AKP'li Cumhurbaşkanı Recep Tayyip Erdoğan'ın başdanışmanlarından, Cumhurbaşkanlığı Hukuk Politikaları Kurulu Başkanvekili Mehmet Uçum'un bugünkü pazar yazısında "Terörsüz Türkiye" adı verilen süreçle ilgili tartışmalara değindi.

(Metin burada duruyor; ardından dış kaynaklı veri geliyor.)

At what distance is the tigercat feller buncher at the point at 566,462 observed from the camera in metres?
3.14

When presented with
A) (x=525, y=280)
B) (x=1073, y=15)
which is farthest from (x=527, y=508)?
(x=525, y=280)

Uçum, X hesabı üzerinden paylaştığı yazısında, "Geçiş sürecinin konusu terörün kesin ve devamlı surette sona ermesidir. Geçiş sürecinin sınırları bellidir. Geçiş süreci Türkiye'deki ve bölgedeki Kürtlerin tamamına yönelik değildir. Dolayısıyla buradaki özneler de elbette münfesih terör örgütünün kurucusu, bağlı yöneticiler, ilgili iç ve dış siyasi mecralar ve hukuken temsilci kişilerle sınırlıdır" dedi.
"HEDEF YENİ ANAYASA"
"Demokrasiyi geliştirme" sürecinin konusunun ise büyük bir hukuk reformu ve yeni anayasa hedefi olduğunu belirten Uçum, sözlerini şöyle sürdürdü:
"İki ana aşamayı bu bakışla ele almak gerekir: İlki geçiş sürecidir ve bunun hukuku da demokrasiyle ilişkilidir. Geçiş süreci hukukunu demokrasi dışında görmek abestir. Terörün ve şiddetin sona ermesi ve buna bağlı geçiş süreci hukuku, bizatihi demokratik olanaklar üretecek büyük adımlardır. Terörün sonucu olan birçok tedbire artık ihtiyaç kalmayacaktır. Bunun doğal sonucu zaten demokratik alanın genişlemesidir.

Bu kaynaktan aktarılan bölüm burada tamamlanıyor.